Advent Product Development, Inc.
Advent Product Development, Inc.
313 Commerce Drive
Pawleys Island, SC 29585
We are a marketing company that represents thousands of
inventors wishing to market their inventions. As a marketing
company, it is our concern that our inventor clients obtain
the maximum possible patent protection for their invention as
we proceed with our marketing efforts. Our concerns and
desire to assist our clients, however, have been consistently
thwarted by your attempts to prevent our clients from
receiving patent protection, by preventing us from referring
them to competent patent counsel.
It is well known that for decades, you have sought to harm
invention marketing companies by harassing any and all
attorneys that dare accept referrals from them. This pattern
and practice has quite successfully scared all but a few
brave attorneys from representing clients of invention
marketing companies. You have targeted those attorneys who
are willing to represent our clients, have stolen their
valuable time and attention away from the inventors with your
harassment campaign, and have sought to bend and misconstrue
attorney ethical principles in order to neutralize them. In
part, this harassment has taken the form of issuing
“Requirements For Information” to patent
attorneys, including endless interrogatories and document
requests, and threatening them that non-compliance may result
in discipline.
Recently, the Fourth Circuit Court of Appeals struck down
your “Requirement For Information” harassment
tactics as being part of a system having “an utter lack
of procedural safeguards”. Goldstein v. Moatz, 364 F.
3d 205 (4th Cir. April 14, 2004). That suit was brought by a
patent attorney who suffered harassment by the OED because he
accepted client referrals from us. Now, through the proposed
rulemaking, in part you seek to legitimize the very tactics
that the Court of Appeals found so objectionable.
So for decades, while you have sacrificed the supply of
patent attorneys to marketing company clients, you have
simultaneously complained that those attorneys who do accept
marketing company clients handle so many cases that they
become a “yes man” for the company that refers
the clients. Your considerations about how such arrangements
might be harmful to the interests of the inventor are
strictly theoretical, are based upon “worst case”
scenarios, and show a real lack of insight into the realities
of the both the attorney-client relationship and the workings
of today’s marketing companies. In light of the
OED’s scare tactics, however, what choice does any
marketing company have, but to refer all of their clients to
a few, and sometimes even just one brave patent attorney?
What company would willingly rely upon a “single
source” for any needed resource? Obviously, if more
attorneys were willing, the clients would be more naturally
distributed among the patent bar. The fact that more
attorneys are not willing to represent our clients, can only
be blamed on the OED’s scare tactics that have turned
our clients into “untouchables” to the patent
bar.
In the past, you have sought ways to construe the age-old
attorney ethical rules to say what you want them to say: that
they prohibit marketing company referrals. Now, you have
scrapped that approach in favor of rewriting the very
principles of attorney ethics in your proposed “rules
of conduct” to serve your purposes of regulating
marketing companies indirectly.

**DATASET EXTRACT:**
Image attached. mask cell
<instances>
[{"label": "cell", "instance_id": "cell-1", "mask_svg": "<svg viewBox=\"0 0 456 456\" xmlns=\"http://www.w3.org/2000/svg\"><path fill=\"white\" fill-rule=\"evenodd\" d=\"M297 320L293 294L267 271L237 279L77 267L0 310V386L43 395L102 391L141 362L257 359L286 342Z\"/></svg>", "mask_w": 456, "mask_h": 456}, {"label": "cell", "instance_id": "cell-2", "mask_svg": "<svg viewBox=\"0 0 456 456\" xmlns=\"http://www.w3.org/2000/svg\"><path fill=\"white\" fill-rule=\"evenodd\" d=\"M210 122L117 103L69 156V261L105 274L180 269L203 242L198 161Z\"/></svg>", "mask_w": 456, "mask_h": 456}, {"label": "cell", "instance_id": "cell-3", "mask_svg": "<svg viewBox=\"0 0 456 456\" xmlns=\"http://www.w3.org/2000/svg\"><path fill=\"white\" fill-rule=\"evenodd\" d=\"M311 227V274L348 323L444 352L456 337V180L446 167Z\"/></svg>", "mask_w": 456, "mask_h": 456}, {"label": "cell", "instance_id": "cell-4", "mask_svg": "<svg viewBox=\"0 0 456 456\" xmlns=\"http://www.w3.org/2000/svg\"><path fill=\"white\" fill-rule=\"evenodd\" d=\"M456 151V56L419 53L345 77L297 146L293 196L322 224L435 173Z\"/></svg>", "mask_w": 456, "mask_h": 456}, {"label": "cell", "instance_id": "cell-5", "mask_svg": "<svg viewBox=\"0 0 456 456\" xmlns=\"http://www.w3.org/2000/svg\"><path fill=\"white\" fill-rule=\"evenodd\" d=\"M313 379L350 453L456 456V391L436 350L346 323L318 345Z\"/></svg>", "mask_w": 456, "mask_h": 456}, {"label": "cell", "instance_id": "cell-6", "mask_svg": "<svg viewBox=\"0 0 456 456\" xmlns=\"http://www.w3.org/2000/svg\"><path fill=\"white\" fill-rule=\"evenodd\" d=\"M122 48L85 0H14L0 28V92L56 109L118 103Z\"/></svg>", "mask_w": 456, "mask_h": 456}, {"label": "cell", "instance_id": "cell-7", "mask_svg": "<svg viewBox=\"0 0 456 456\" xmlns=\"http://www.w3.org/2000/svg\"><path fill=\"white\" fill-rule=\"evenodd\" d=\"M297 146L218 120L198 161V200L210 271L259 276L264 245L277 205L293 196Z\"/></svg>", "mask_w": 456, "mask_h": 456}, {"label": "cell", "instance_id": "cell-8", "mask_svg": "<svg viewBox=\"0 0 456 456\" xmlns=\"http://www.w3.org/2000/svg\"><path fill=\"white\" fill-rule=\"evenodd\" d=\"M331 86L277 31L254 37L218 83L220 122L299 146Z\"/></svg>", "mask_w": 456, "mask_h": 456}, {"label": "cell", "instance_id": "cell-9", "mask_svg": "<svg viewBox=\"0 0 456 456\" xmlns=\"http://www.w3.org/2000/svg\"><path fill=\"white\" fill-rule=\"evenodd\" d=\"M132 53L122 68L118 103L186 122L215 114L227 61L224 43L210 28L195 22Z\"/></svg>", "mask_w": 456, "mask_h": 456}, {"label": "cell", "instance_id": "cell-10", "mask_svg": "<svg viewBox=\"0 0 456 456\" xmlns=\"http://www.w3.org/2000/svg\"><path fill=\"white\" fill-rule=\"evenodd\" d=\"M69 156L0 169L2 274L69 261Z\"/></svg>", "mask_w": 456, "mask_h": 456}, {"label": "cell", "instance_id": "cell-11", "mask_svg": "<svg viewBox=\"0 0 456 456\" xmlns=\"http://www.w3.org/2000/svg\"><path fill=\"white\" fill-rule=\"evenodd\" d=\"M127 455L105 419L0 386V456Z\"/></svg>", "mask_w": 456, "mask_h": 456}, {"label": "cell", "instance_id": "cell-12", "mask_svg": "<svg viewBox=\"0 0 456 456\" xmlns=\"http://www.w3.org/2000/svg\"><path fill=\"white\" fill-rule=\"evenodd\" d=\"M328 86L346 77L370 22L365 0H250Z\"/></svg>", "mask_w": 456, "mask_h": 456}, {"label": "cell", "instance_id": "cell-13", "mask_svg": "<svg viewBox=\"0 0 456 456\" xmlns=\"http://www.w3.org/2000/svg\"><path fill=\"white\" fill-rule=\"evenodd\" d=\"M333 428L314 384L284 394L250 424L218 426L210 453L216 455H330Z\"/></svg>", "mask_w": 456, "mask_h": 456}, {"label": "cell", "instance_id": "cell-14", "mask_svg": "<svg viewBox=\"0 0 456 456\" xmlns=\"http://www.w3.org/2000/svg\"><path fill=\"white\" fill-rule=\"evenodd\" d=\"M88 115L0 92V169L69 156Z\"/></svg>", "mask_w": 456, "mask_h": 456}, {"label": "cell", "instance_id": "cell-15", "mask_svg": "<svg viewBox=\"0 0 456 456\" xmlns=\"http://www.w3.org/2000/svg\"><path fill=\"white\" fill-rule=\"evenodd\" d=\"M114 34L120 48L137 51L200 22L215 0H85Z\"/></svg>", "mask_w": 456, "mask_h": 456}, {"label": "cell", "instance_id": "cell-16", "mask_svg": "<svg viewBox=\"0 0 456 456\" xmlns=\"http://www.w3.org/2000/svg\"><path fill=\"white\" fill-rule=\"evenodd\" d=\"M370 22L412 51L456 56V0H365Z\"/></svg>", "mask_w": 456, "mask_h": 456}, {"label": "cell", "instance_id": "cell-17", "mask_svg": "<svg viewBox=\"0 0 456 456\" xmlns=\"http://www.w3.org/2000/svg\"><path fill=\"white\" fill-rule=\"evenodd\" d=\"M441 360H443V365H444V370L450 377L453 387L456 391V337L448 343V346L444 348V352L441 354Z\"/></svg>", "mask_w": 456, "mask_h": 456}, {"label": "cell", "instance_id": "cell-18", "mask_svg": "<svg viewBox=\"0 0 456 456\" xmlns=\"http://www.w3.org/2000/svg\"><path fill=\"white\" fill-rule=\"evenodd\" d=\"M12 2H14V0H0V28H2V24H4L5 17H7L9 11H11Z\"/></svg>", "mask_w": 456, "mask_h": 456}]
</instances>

**WHAT THE EXERCISE ASKS:**
Please mark each statement yes or no according to the referral letter, and quote the words from the letter that decide it.
(a) The letter says the company represents hundreds of inventors.
(b) The letter cites a Fourth Circuit decision in Goldstein v. Moatz.
(c) The letter says the Goldstein suit was brought by an inventor.
The material plays no part here.

**COMPLETE RESPONSE:**
(a) No: "We are a marketing company that represents thousands of inventors wishing to market their inventions."
(b) Yes: "Goldstein v. Moatz, 364 F. 3d 205 (4th Cir. April 14, 2004)."
(c) No: "That suit was brought by a patent attorney who suffered harassment by the OED because he accepted client referrals from us."